The principle guiding the New Hope Project — a demonstration program that was implemented in two inner-city areas in Milwaukee from 1994 through 1998 — was that anyone who works full time should not be poor. New Hope offered low-income people who were willing to work full time several benefits, each of which was available for three years: an earnings supplement to raise their income above the poverty level; subsidized health insurance; subsidized child care; and, for people who had difficulty finding full-time work, referral to a wage-paying community service job. The program was designed to increase employment and income as well as use of health insurance and licensed child care, and it was hoped that children would be the ultimate beneficiaries of these changes.
A team of researchers at MDRC and the University of Texas at Austin is examining New Hope’s effects in a largescale random assignment study. This interim report from the study focuses on the families and children of the 745 sample members who had at least one child between the ages of 1 and 10 when they entered the study. The new findings draw on administrative records and survey data covering the period up to five years after study entry (Year 5), that is, two years after the program ended. A final report will examine New Hope’s effects after eight years.
- Employment and Income. Parents in the New Hope group worked more and earned more than did parents in the control group. Although the effects diminished after Year 3, when the program ended, they did persist for some parents. The provision of community service jobs was important to increasing employment: 30 percent of program group members worked in a community service job while in New Hope. The program reduced poverty rates through Year 5.

RECORD EXTRACTS =>
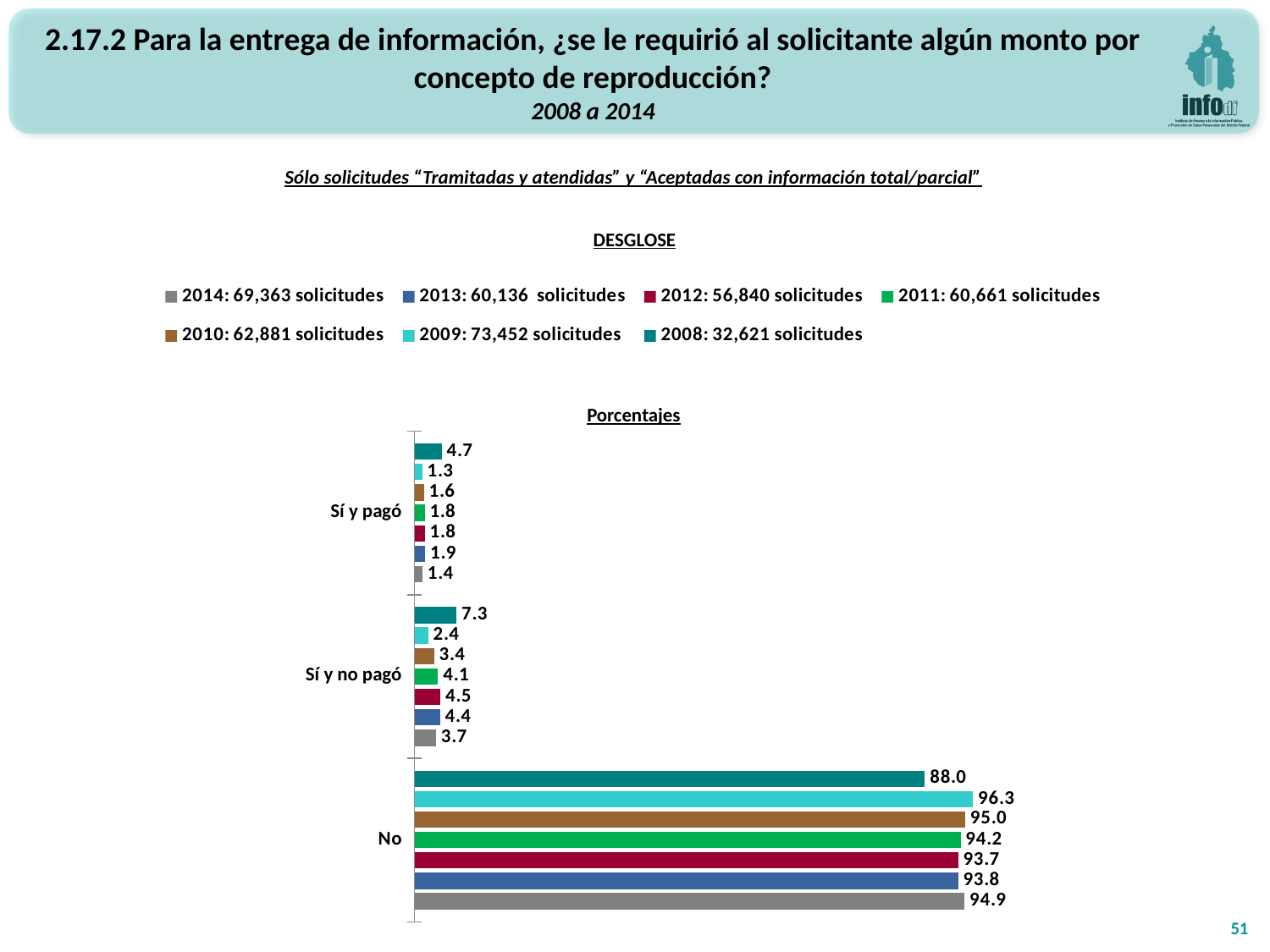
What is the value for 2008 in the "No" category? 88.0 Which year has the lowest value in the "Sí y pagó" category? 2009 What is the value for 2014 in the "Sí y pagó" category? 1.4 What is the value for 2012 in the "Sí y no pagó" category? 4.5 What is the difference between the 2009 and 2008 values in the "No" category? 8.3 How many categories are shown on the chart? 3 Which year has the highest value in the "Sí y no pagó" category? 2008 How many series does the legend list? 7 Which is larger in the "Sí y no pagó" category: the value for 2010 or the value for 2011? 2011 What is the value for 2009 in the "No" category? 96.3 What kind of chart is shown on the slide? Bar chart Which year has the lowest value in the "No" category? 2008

...

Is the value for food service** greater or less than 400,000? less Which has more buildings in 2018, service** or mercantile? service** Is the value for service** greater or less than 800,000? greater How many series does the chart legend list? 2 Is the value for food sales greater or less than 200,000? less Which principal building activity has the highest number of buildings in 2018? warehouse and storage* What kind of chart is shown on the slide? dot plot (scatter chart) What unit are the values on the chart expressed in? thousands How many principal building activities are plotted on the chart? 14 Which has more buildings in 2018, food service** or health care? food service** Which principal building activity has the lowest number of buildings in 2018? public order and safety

AIM OF THE TASK =>
Using the New Hope Project passage above, state whether each of the following statements agrees with it, answering yes or no and quoting the words that decide it.
1. Each benefit New Hope offered was available for three years.
2. The interim report covers every sample member, whether or not they had children.
3. The program stopped reducing poverty rates once it ended in Year 3.

EXPECTED OUTPUT =>
1. Yes: "each of which was available for three years"
2. No: "focuses on the families and children of the 745 sample members who had at least one child between the ages of 1 and 10 when they entered the study"
3. No: "The program reduced poverty rates through Year 5."